CLASH: Evaluating Language Models on Judging High-Stakes Dilemmas from Multiple Perspectives (2504.10823v2)

Published 15 Apr 2025 in cs.CL and cs.AI

Abstract: Navigating high-stakes dilemmas involving conflicting values is challenging even for humans, let alone for AI. Yet prior work in evaluating the reasoning capabilities of LLMs in such situations has been limited to everyday scenarios. To close this gap, this work first introduces CLASH (Character perspective-based LLM Assessments in Situations with High-stakes), a meticulously curated dataset consisting of 345 high-impact dilemmas along with 3,795 individual perspectives of diverse values. In particular, we design CLASH in a way to support the study of critical aspects of value-based decision-making processes which are missing from prior work, including understanding decision ambivalence and psychological discomfort as well as capturing the temporal shifts of values in characters' perspectives. By benchmarking 10 open and closed frontier models, we uncover several key findings. (1) Even the strongest models, such as GPT-4o and Claude-Sonnet, achieve less than 50% accuracy in identifying situations where the decision should be ambivalent, while they perform significantly better in clear-cut scenarios. (2) While LLMs reasonably predict psychological discomfort as marked by human, they inadequately comprehend perspectives involving value shifts, indicating a need for LLMs to reason over complex values. (3) Our experiments also reveal a significant correlation between LLMs' value preferences and their steerability towards a given value. (4) Finally, LLMs exhibit greater steerability when engaged in value reasoning from a third-party perspective, compared to a first-person setup, though certain value pairs benefit uniquely from the first-person framing.

Summary

Evaluating LLMs on High-Stakes Ethical Dilemmas: An Overview of the CLASH Framework

The paper "CLASH: Evaluating LLMs on Judging High-Stakes Dilemmas from Multiple Perspectives" introduces a novel framework designed for evaluating LLMs in the intricate field of ethical decision-making. Through a meticulously curated dataset named CLASH, the authors aim to address the gap in understanding how LLMs navigate high-stakes dilemmas, which are more complex and consequential than everyday scenarios typically studied.

Dataset and Objective

The key contribution of this paper is the introduction of the CLASH dataset, containing 345 human-written high-stakes dilemmas. Each dilemma is accompanied by a comprehensive array of 3,795 individual perspectives, articulated through character descriptions grounded in diverse human values. This dataset is purposefully crafted to challenge LLMs by exploring various aspects of value-based reasoning previously underexplored, including decision ambivalence, psychological discomfort, and value shifts over time.

Experimental Insights

The authors benchmarked ten frontier LLMs, both open and proprietary, yielding several important insights:

Decision Ambivalence: LLMs, even the most advanced ones like GPT-4o and Claude-Sonnet, struggle with recognizing situations that require ambivalent responses, achieving less than 50% accuracy, whereas their performance increases significantly in clear-cut situations. This highlights a deficient capacity to grasp the nuanced ambivalence often inherent in ethical decision-making.
Psychological Discomfort: While models showed reasonable performance in emulating human-marked psychological discomfort, they failed to accurately reason through perspectives involving dynamic value shifts. This indicates a critical need for improving the models' ability to interpret evolving human values and their implications in the decision-making process.
Value Preferences and Steerability: The experiments uncovered a significant correlation between LLMs' inherent value preferences and their steerability towards given values. Notably, models demonstrated increased steerability from a third-party perspective compared to when adopting a first-person framing, although there are specific value pairs where the opposite holds true.

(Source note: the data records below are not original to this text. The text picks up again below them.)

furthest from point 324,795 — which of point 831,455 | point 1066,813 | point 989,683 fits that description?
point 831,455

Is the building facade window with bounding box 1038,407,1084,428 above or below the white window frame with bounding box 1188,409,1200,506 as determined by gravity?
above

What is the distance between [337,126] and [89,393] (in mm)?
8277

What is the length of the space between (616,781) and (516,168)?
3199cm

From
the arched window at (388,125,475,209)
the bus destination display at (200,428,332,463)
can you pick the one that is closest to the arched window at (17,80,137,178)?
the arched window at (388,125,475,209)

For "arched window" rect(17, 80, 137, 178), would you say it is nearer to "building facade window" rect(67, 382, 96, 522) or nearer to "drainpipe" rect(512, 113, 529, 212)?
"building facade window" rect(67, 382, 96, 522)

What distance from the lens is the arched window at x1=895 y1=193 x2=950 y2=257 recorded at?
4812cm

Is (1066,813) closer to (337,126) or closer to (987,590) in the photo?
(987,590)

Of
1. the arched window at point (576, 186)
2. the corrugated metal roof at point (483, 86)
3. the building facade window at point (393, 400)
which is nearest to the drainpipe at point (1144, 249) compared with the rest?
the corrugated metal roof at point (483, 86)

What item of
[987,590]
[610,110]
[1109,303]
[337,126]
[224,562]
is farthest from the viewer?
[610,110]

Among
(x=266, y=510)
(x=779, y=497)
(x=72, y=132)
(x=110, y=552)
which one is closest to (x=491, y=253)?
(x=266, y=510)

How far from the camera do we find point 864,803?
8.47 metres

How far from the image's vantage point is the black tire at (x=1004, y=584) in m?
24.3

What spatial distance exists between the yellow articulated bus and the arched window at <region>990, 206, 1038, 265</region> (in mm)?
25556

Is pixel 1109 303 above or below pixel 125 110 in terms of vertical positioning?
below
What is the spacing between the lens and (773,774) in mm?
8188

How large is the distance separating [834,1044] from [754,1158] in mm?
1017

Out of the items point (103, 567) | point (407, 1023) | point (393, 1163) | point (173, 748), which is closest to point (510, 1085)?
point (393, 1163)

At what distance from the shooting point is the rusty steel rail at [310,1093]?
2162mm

Implications and Future Directions

The findings of this research have important implications for the development of LLMs in value-sensitive applications such as healthcare, legal systems, and finance. The struggle with capturing ambivalence and value shifts indicates that current LLM architectures lack a sophisticated understanding of complex human values. Therefore, advancing reasoning capabilities and steerability regarding pluralistic human values is essential to foster robust AI systems applicable in ethically charged domains.

Moreover, this paper underscores the necessity for ongoing research aimed at refining the standards by which models discern ambivalence, potentially through more explicit alignment with human judgment processes. The concept of framing emerges as a pivotal area, suggesting possibilities for enhancing LLM steerability through strategic manipulation of perspective.

Conclusion

The introduction of CLASH represents a significant advancement in the exploration of LLMs' capabilities in high-stakes ethical dilemmas. While it unveils substantial limitations in current models, it also paves the way for crucial improvements. By focusing on ambivalence, discomfort, and value dynamics, future efforts can aim at developing AI systems that align more closely with the nuanced fabric of human ethical reasoning, advancing both theoretical understanding and practical applications in AI.